-- GIVEN ENTRIES follows --
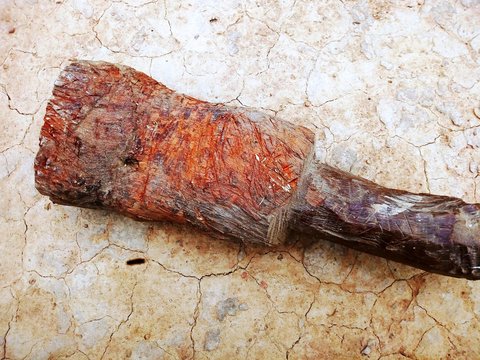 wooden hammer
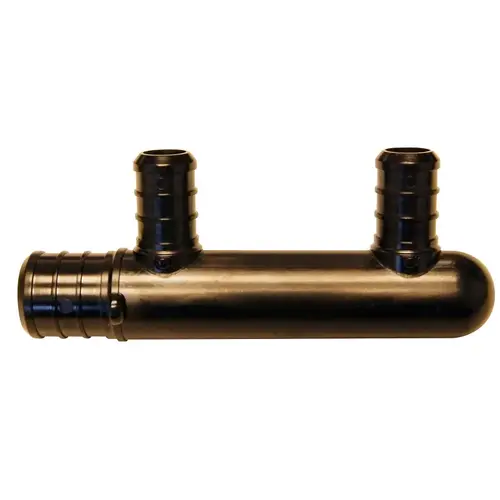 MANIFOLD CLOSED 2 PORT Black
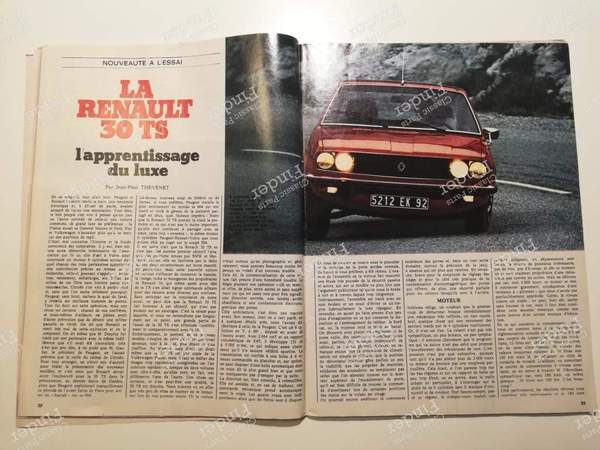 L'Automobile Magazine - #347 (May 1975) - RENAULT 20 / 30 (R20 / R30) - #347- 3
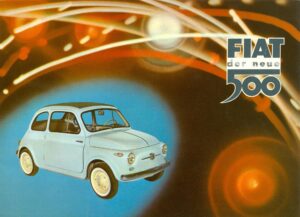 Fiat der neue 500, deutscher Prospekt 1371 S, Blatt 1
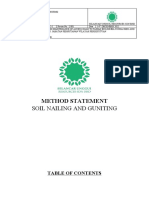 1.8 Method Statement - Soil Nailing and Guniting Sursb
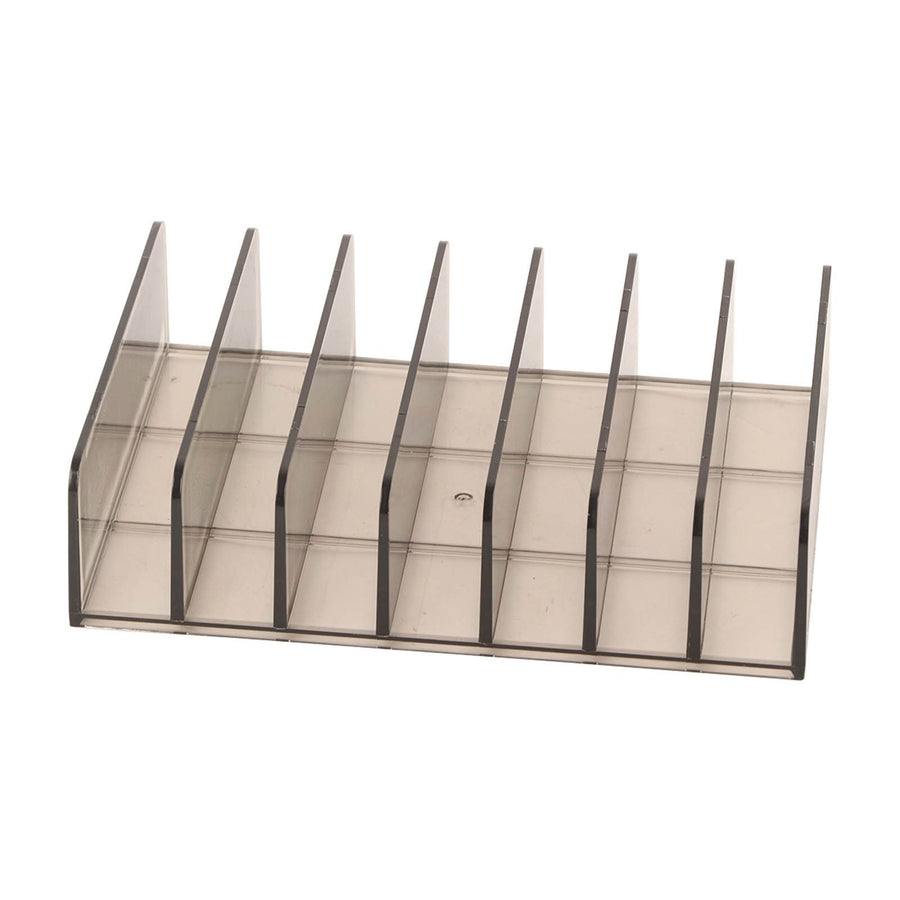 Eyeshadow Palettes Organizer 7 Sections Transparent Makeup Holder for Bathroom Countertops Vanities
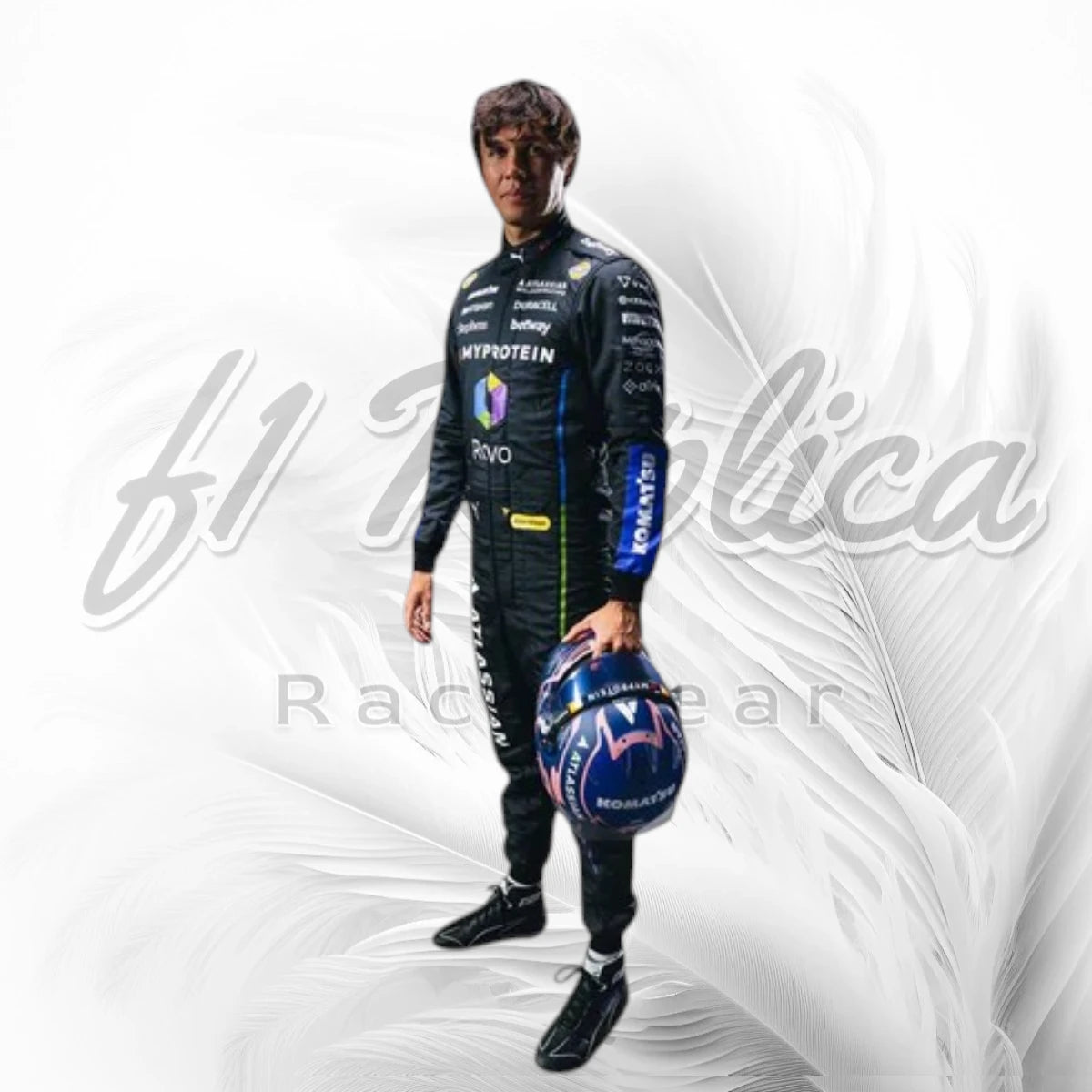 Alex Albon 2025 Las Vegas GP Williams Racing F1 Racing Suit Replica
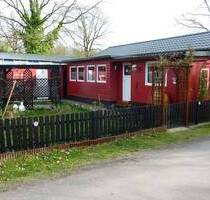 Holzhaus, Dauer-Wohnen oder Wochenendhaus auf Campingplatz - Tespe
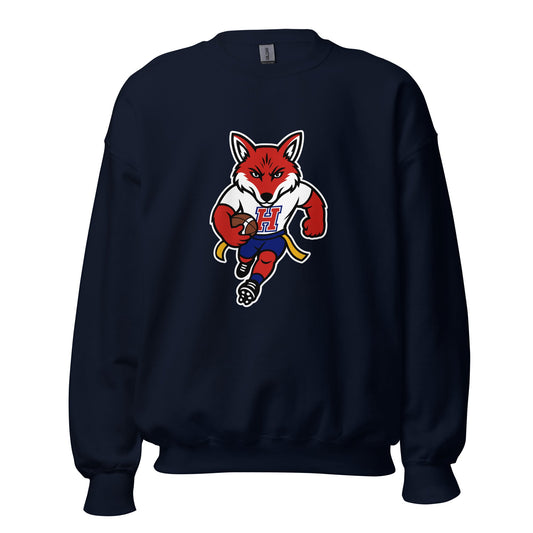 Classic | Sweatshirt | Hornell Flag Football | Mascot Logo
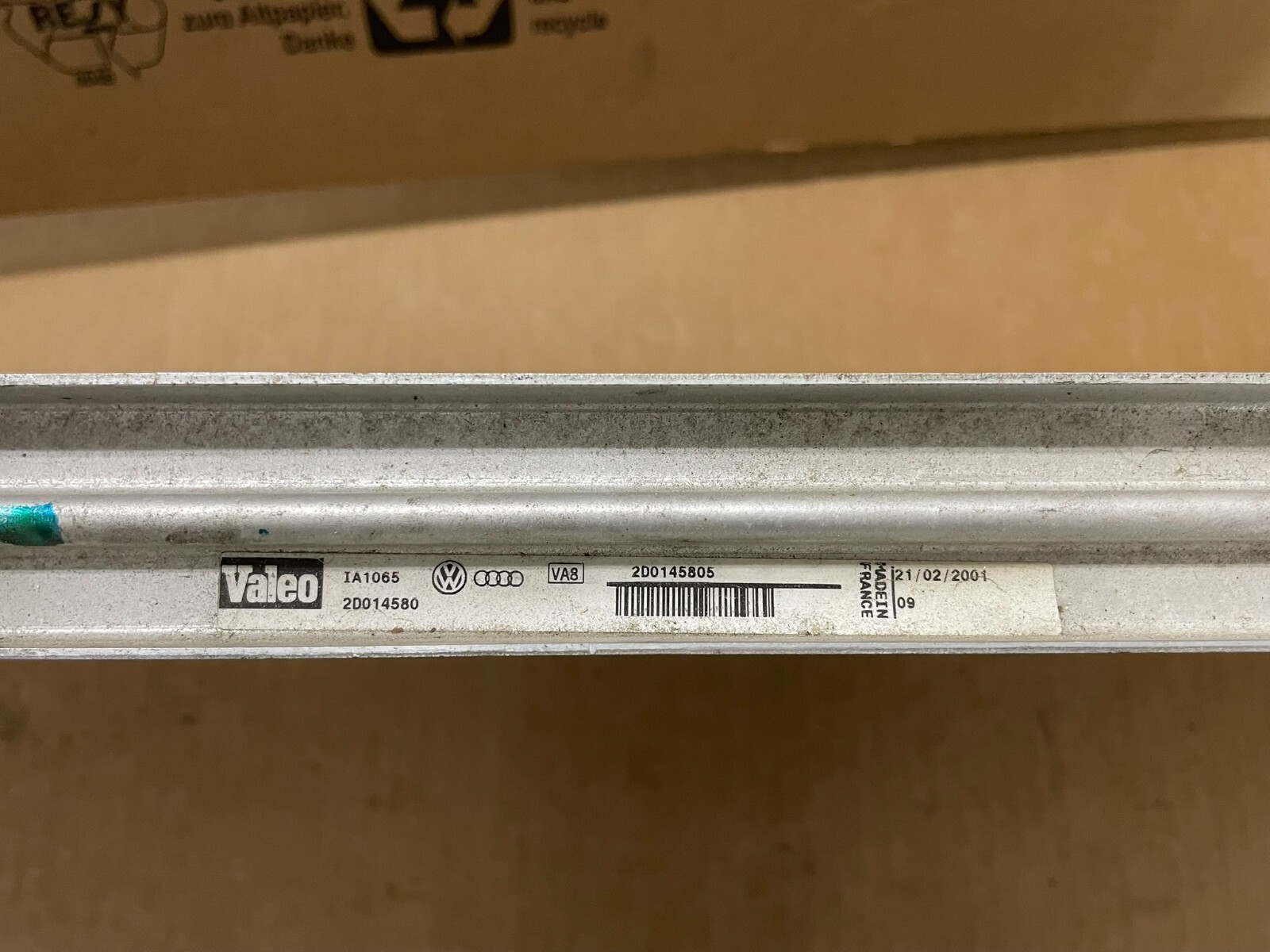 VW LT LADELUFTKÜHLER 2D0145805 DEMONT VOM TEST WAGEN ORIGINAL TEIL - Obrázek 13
-- GIVEN ENTRIES concluded --
WHAT THIS TASK INVOLVES = Repeat every record above exactly, but drop the pictures.

SOLUTION FOR THIS PROBLEM =
 wooden hammer
 MANIFOLD CLOSED 2 PORT Black
 L'Automobile Magazine - #347 (May 1975) - RENAULT 20 / 30 (R20 / R30) - #347- 3
 Fiat der neue 500, deutscher Prospekt 1371 S, Blatt 1
 1.8 Method Statement - Soil Nailing and Guniting Sursb
 Eyeshadow Palettes Organizer 7 Sections Transparent Makeup Holder for Bathroom Countertops Vanities
 Alex Albon 2025 Las Vegas GP Williams Racing F1 Racing Suit Replica
 Holzhaus, Dauer-Wohnen oder Wochenendhaus auf Campingplatz - Tespe
 Classic | Sweatshirt | Hornell Flag Football | Mascot Logo
 VW LT LADELUFTKÜHLER 2D0145805 DEMONT VOM TEST WAGEN ORIGINAL TEIL - Obrázek 13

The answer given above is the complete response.